TEXT PASSAGE =>
Virginia congressional Democrats hint at path for easing political crisis

By Katharine Jackson

RICHMOND, Va. (Reuters) – Virginia‘s congressional Democratic delegation has hinted at a possible pathway for easing a week-old political crisis that has embroiled Governor Ralph Northam and two fellow Democrats at the top of the state‘s executive branch.

A statement issued on Thursday by U.S. Senators Tim Kaine and Mark Warner, and signed by seven other Virginia Democrats from the House of Representatives, still called for Northam to resign over racist imagery on his 1984 medical school page ad his admission to having performed in blackface.

But the statement suggested a readiness to forgive the embattled state attorney general, Mark Herring, who also admitted to a blackface episode in 1980 while in college. Blackface traces its history to 19th century “minstrel” shows that mocked African-Americans and is seen as offensive by many Americans.

The scandals have rattled the Democratic Party in a state where it has been gaining ground in recent years and that will play a key role in picking the winner of the 2020 presidential elections.

Northam, 59, and Herring, 57, both white, have apologized in recent days for the blackface incidents. Northam additionally was revealed to have had a photo featuring a person in blackface and another in the white robes of the white supremacist Ku Klux Klan printed on his medical school yearbook page.

Herring said he had donned blackface to imitate groundbreaking 1980s rapper Kurtis Blow, who weighed in on the matter on Friday.

“It is unfortunate that in this current climate we are confronted with the use of blackface as a barometer of where we are as a society,” he said on Instagram. “It is my hope that these regrettable actions can be turned into teachable moments.”

Lieutenant Governor Justin Fairfax, a 39-year-old African-American, has meanwhile been accused of forcing himself sexually on a woman 14 years ago. He denies the allegation, saying the encounter was consensual.

SOURCE DATA =>

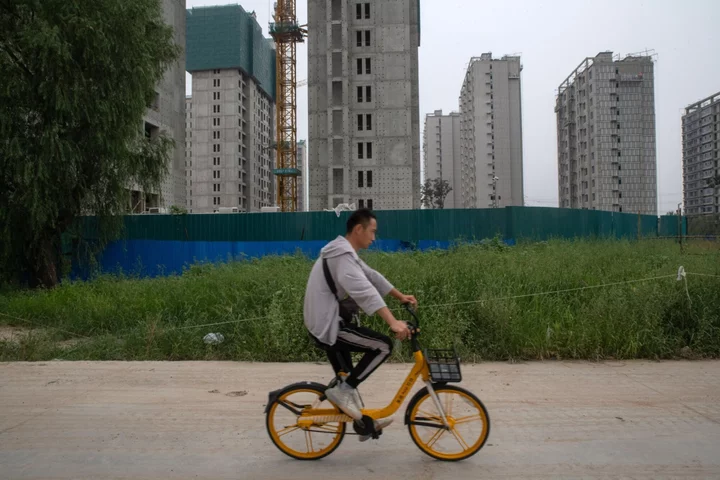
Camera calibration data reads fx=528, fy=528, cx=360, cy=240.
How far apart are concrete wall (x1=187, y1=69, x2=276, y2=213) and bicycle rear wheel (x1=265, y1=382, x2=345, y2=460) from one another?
92.7 meters

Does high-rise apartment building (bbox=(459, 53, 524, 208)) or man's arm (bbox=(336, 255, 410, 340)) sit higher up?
high-rise apartment building (bbox=(459, 53, 524, 208))

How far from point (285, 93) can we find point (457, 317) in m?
81.8

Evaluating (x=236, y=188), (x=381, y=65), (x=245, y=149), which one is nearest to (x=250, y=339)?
(x=381, y=65)

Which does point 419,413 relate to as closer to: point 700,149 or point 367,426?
point 367,426

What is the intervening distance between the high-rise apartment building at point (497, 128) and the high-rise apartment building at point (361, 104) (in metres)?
39.3

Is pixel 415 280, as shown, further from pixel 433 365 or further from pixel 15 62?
pixel 15 62

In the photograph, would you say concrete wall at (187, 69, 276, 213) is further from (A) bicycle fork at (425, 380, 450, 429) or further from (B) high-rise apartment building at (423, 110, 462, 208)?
(A) bicycle fork at (425, 380, 450, 429)

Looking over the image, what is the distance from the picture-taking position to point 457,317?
301 inches

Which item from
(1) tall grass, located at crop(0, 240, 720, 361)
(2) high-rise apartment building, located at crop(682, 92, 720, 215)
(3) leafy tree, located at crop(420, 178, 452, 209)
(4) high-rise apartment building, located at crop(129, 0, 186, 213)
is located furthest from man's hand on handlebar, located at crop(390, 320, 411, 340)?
(2) high-rise apartment building, located at crop(682, 92, 720, 215)

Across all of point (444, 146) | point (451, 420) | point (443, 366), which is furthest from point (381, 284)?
point (444, 146)

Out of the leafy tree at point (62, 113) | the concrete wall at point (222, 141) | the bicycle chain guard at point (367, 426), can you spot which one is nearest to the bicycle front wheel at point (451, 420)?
the bicycle chain guard at point (367, 426)

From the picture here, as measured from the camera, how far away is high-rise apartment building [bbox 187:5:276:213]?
96062 mm

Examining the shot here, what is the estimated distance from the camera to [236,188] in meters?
95.7

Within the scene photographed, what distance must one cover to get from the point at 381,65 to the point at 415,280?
157 feet
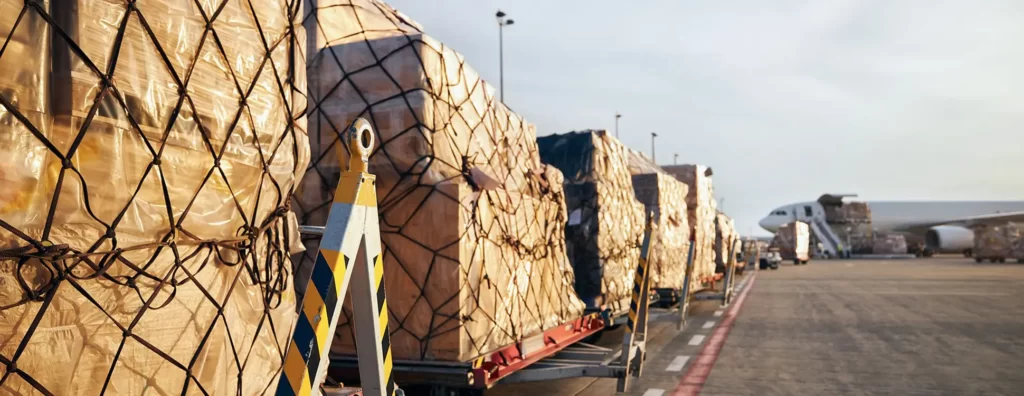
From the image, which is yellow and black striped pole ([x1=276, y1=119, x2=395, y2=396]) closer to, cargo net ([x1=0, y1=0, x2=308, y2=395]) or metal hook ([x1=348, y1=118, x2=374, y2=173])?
metal hook ([x1=348, y1=118, x2=374, y2=173])

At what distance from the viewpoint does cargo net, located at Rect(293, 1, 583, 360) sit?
182 inches

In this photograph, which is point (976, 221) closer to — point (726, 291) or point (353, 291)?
point (726, 291)

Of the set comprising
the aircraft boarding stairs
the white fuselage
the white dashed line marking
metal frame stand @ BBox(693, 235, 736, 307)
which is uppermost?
the white fuselage

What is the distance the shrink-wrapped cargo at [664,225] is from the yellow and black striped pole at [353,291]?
381 inches

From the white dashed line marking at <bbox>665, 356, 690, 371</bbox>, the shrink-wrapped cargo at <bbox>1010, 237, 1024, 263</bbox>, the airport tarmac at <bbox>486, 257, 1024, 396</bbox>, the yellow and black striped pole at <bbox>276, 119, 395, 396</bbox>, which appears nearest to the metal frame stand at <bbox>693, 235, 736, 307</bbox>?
the airport tarmac at <bbox>486, 257, 1024, 396</bbox>

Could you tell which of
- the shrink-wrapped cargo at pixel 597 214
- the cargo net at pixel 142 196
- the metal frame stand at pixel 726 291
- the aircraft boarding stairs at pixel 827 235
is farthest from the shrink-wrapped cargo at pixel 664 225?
the aircraft boarding stairs at pixel 827 235

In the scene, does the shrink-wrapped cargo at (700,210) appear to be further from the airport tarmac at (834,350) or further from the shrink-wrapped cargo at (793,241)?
the shrink-wrapped cargo at (793,241)

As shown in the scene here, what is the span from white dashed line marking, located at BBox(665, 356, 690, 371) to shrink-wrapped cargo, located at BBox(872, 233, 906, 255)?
198ft

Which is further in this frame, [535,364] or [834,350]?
[834,350]

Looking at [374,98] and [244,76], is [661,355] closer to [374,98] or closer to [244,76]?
[374,98]

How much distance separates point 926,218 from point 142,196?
78411 millimetres

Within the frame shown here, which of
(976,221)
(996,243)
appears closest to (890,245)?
(976,221)

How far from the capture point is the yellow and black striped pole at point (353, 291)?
200cm

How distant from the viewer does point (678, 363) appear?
351 inches
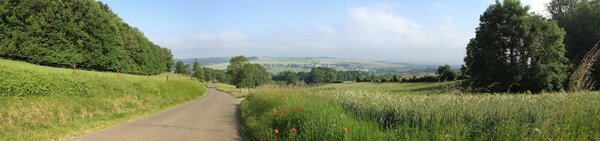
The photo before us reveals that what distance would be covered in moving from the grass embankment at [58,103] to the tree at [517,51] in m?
29.6

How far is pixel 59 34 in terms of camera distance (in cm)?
3950

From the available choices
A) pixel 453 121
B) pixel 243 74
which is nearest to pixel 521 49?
pixel 453 121

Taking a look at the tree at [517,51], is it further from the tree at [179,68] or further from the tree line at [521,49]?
the tree at [179,68]

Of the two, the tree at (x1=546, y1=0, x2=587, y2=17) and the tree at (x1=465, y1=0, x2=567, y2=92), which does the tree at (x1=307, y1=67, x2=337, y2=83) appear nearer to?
the tree at (x1=546, y1=0, x2=587, y2=17)

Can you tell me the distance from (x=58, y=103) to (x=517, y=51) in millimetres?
38566

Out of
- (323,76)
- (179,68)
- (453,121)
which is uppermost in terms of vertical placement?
(453,121)

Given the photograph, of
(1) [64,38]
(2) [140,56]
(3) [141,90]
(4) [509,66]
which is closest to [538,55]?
(4) [509,66]

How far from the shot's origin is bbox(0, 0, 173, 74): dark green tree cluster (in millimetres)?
37156

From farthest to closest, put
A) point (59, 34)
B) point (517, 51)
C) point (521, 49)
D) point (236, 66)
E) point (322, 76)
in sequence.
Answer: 1. point (322, 76)
2. point (236, 66)
3. point (517, 51)
4. point (521, 49)
5. point (59, 34)

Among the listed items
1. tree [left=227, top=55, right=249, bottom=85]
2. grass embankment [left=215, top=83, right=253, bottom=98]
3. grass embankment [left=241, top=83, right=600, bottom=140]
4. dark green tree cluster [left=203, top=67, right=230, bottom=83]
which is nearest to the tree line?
grass embankment [left=215, top=83, right=253, bottom=98]

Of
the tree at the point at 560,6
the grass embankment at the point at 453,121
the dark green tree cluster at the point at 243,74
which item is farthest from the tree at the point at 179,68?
the grass embankment at the point at 453,121

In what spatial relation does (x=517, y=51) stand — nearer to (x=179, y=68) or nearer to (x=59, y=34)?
(x=59, y=34)

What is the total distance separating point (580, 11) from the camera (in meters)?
46.5

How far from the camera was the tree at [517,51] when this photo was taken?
39.4m
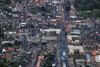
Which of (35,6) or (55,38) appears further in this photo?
(35,6)

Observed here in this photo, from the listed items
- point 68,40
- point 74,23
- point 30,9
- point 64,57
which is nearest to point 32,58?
point 64,57

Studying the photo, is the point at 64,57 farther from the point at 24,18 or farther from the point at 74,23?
the point at 24,18

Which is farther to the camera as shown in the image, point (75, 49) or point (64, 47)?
point (64, 47)

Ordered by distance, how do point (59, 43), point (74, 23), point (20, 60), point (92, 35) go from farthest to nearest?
point (74, 23), point (92, 35), point (59, 43), point (20, 60)

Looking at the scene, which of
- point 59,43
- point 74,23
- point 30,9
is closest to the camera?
point 59,43

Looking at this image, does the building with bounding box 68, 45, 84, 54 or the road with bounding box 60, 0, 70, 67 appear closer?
the road with bounding box 60, 0, 70, 67

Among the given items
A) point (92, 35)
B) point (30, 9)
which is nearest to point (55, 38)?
point (92, 35)

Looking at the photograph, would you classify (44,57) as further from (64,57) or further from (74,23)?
(74,23)

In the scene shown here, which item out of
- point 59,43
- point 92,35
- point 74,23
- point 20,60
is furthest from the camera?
point 74,23

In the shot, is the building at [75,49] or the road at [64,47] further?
the building at [75,49]
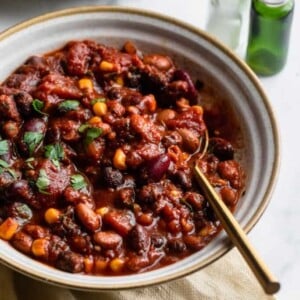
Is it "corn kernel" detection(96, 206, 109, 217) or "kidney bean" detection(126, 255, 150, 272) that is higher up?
"corn kernel" detection(96, 206, 109, 217)

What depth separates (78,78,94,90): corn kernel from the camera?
10.2 ft

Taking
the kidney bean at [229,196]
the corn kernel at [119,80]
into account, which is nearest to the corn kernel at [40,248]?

ACTIONS TO TAKE =>
a: Using the article on the Virginia political crisis, decide whether each statement below agrees with it. Answer yes or no for each, and quote the words from the article that settle it.
(i) Mark Herring admitted to a blackface episode from his college years.
(ii) The statement from Senators Kaine and Warner was signed by nine Democrats from the House of Representatives.
(iii) Justin Fairfax says the encounter he is accused of was consensual.
b: List every person named in the body of the article on the Virginia political crisis. Leave out the byline.
c: Keep writing the article on the Virginia political crisis, starting after its last paragraph.

WRITTEN RESPONSES =>
a:
(i) Yes: "who also admitted to a blackface episode in 1980 while in college"
(ii) No: "signed by seven other Virginia Democrats from the House of Representatives"
(iii) Yes: "He denies the allegation, saying the encounter was consensual."

b: Ralph Northam, Tim Kaine, Mark Warner, Mark Herring, Kurtis Blow, Justin Fairfax

c:
All three men have come under pressure to resign. If all three were to step down, the Democrats would lose the governorship to the Republican speaker of the House of Delegates, who is next in the line of succession.

The congressional delegation indicated it was withholding final judgment on Herring, widely seen as showing more sincere contrition, while he continued efforts to mend fences with Virginia‘s political establishment.

Herring, who has expressed intentions to run for governor, is seen by some as more sympathetic in part because he went to the Virginia Legislative Black Caucus to confess his blackface experience before it became public, and because the episode occurred when he was just 19.

Northam, by his own admission, was 25 when he donned blackface to masquerade as pop star Michael Jackson. Northam initially said he was one of the two individuals in the yearbook picture, then changed his story to say neither was him. At a Saturday news conference he mused about showing off one of Jackson‘s signature dance moves before his wife counseled him against it.

As for Fairfax, the congressional Democrats said the sexual assault allegations against the lieutenant governor “need to be taken very seriously” but stopped short of demanding a formal investigation.